• [指示内容]
下の原文の内容を二文で要約しなさい。

TOTOが運営する、建築とデザインの専門ギャラリーTOTOギャラリー・間。特別顧問の安藤忠雄さんをはじめ、SANAAの妹島和世さん、アトリエ・ワンの塚本由晴さん、建築評論家のエルウィン・ビライさんと、そうそうたる顔ぶれが現在の運営委員を務め、注目度の高い建築情報を発信しています。

現在TOTOギャラリー・間では、鈴野浩一さんと禿(かむろ)真哉さんが2004年に設立した建築家ユニット・トラフ建築設計事務所の個展を開催中です。

訪れる人を楽しませることを主眼に置き、トラフ建築設計事務所の世界に引き込む今回の展覧会。いわゆる「過去のプロジェクトを紹介する」展示とはまったく異なり、展覧会場を「敷地」と捉えた新たな作品に仕上がっています。

© Nacása & Partners Inc.

ユニットが生まれるきっかけになった、目黒の老朽化したホテルをリノベーションした「テンプレート イン クラスカ」に始まり、これまで200を超えるプロジェクトを手がけるトラフ建築設計事務所。かみの工作所と製作した紙の器「空気の器」は、いろいろなアーティストとコラボレーションしたり、国内ミュージアムショップで見かけないことがないほどの大ヒットプロダクトです。

建築のように大きなものから、指輪ほど小さなものまで。規模に関わらず設計の姿勢はいつでもフラットで「そこを敷地にして、ものの魅力を引き出す」ことを最大限考えているように思えます。

今回の展覧会テーマは「インサイド・アウト(Inside Out)=裏返し」。空間全体を身体を使って楽しみ、トラフ建築設計事務所の2人の頭の中を探検しているような構成に注目です。

© 阿野太一

上下階に別れた下会場には、これまで手がけた作品と現在進行中のプロジェクトが、それぞれ設計中にインスピレーションを受けた素材とともに大テーブルの上に並べられています。

一見するとフラットで無秩序ですが、全体のポップなごちゃごちゃ感を見るだけで、なんともワクワクした気持ちになりました。

大テーブルの上の細い線路を走るのは、小さな緑の列車「トラフ号」。作品の間や上、下を縫うように走る列車を見ていると、まるで作品が「街の風景」のように思えてきます。

© 阿野太一

フジツボのような「港北の住宅」に親和性を感じる、巨大な木の実

視線を低くして見上げたり、背伸びしたり、横移動したり、キョロキョロしたり……2人の思考を駆け抜けるライブ感。

• [データ一覧]
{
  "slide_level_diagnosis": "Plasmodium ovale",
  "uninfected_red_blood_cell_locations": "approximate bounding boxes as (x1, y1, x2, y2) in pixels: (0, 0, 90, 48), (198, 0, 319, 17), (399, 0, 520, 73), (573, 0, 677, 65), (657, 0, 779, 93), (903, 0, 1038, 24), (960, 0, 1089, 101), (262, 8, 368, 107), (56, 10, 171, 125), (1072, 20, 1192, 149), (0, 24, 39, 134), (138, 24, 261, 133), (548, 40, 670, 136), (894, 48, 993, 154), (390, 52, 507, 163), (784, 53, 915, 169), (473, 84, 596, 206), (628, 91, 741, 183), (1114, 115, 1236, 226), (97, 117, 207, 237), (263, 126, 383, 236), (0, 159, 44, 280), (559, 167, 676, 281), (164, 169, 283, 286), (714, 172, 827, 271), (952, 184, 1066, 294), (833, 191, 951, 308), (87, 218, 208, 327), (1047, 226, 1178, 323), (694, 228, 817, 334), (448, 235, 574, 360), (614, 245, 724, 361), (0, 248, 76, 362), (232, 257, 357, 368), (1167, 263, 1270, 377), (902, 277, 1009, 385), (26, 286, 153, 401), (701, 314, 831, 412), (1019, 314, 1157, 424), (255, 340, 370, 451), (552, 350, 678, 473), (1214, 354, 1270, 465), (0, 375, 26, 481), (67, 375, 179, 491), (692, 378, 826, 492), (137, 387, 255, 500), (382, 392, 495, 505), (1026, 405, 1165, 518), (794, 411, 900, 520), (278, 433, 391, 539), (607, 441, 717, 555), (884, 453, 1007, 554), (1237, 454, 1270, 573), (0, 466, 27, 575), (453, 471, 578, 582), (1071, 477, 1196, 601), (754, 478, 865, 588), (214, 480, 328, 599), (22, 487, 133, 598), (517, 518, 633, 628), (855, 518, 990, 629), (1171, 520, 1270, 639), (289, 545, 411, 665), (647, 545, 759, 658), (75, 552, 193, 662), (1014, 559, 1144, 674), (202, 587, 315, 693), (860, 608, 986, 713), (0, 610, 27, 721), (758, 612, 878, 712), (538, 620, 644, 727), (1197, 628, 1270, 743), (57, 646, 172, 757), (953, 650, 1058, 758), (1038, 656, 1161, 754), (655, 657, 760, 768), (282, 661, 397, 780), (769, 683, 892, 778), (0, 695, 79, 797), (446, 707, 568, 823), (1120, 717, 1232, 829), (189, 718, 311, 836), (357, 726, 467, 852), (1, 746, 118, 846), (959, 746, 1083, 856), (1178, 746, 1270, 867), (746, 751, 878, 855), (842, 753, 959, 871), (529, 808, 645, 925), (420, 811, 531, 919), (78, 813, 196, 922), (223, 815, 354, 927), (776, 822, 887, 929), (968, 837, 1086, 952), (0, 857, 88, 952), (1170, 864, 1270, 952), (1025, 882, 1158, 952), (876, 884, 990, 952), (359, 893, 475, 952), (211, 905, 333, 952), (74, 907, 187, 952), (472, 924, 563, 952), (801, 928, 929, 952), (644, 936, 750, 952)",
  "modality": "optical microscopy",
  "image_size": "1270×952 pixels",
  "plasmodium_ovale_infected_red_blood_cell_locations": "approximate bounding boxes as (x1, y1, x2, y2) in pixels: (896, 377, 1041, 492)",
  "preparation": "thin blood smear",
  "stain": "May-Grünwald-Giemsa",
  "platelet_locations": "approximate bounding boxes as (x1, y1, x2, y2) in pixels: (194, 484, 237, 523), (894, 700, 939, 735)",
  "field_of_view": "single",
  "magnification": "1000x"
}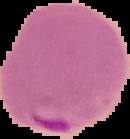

• [解答全文]
TOTOギャラリー・間では、鈴野浩一さんと禿真哉さんが2004年に設立したトラフ建築設計事務所の個展が開催中で、展覧会場を「敷地」と捉えた新たな作品に仕上がっている。テーマは「インサイド・アウト(裏返し)」で、下会場ではこれまでの作品と進行中のプロジェクトが設計中にインスピレーションを受けた素材とともに大テーブルに並べられ、その上の線路を小さな緑の列車「トラフ号」が走っている。